4 min readResearch Combines Graphene and Painkiller Receptor into Scalable Chemical Sensor
Philadelphia, PA — Almost every biological process involves sensing the presence of a certain chemical. Finely tuned over millions of years of evolution, the body’s different receptors are shaped to accept certain target chemicals.
When they bind, the receptors tell their host cells to produce nerve impulses, regulate metabolism, defend the body against invaders or myriad other actions depending on the cell, receptor and chemical type.
Now, researchers from the University of Pennsylvania have led an effort to create an artificial chemical sensor based on one of the human body’s most important receptors, one that is critical in the action of painkillers and anaesthetics. In these devices, the receptors’ activation produces an electrical response rather than a biochemical one, allowing that response to be read out by a computer.
By attaching a modified version of this mu-opioid receptor to strips of graphene, they have shown a way to mass produce devices that could be useful in drug development and a variety of diagnostic tests. And because the mu-opioid receptor belongs to the most common class of such chemical sensors, the findings suggest that the same technique could be applied to detect a wide range of biologically relevant chemicals.
The study, published in the journal Nano Letters, was led by A.T. Charlie Johnson, director of Penn’s Nano/Bio Interface Center and professor of physics in Penn’s School of Arts & Sciences; Renyu Liu, assistant professor of anaesthesiology in Penn’s Perelman School of Medicine; and Mitchell Lerner, then a graduate student in Johnson’s lab. It was made possible through a collaboration with Jeffery Saven, professor of chemistry in Penn Arts & Sciences. The Penn team also worked with researchers from the Seoul National University in South Korea.
Their study combines recent advances from several disciplines.

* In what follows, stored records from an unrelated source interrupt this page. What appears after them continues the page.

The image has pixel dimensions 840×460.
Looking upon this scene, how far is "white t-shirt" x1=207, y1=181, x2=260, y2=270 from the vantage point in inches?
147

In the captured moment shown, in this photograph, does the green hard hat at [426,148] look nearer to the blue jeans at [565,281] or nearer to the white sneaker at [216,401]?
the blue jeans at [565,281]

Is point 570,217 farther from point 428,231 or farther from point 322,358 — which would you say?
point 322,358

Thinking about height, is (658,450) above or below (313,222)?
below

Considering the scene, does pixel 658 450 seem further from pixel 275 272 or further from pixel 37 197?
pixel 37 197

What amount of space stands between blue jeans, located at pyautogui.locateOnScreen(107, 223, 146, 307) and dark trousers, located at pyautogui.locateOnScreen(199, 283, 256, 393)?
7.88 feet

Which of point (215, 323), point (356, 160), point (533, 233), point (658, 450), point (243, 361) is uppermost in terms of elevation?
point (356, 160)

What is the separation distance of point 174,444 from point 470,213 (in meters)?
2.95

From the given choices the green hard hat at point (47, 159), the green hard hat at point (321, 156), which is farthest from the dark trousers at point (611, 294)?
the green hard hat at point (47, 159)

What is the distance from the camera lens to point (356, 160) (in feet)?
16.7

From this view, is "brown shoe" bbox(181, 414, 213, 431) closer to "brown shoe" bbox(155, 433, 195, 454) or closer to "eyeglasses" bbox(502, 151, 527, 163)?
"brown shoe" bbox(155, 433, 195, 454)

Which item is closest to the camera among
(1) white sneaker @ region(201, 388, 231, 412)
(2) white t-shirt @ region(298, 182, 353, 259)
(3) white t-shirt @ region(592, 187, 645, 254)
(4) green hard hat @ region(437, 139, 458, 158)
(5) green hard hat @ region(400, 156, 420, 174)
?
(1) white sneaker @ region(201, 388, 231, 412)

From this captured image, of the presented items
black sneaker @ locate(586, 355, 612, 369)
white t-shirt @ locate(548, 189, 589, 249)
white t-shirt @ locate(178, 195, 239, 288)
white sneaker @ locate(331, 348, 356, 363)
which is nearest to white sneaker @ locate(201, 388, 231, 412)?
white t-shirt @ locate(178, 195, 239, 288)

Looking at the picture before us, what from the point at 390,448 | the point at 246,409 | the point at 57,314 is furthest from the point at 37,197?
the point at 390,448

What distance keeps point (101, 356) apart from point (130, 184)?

Johnson’s group has extensive experience attaching biological components to nanomaterials for use in chemical detectors. Previous studies have involved wrapping carbon nanotubes with single-stranded DNA to detect odours related to cancer and attaching antibodies to nanotubes to detect the presence of the bacteria associated with Lyme disease.
The groups of Saven and Liu have used computational techniques to redesign the mu-opioid receptor to make it easier to use in research. In its natural state, the receptor is not water soluble, making many common experimental techniques impossible. Worse, proteins like this receptor would normally be grown in genetically engineered bacteria to generate the quantity necessary for extensive study, but parts of the natural mu-opioid receptor are toxic to the E. coli used in this method.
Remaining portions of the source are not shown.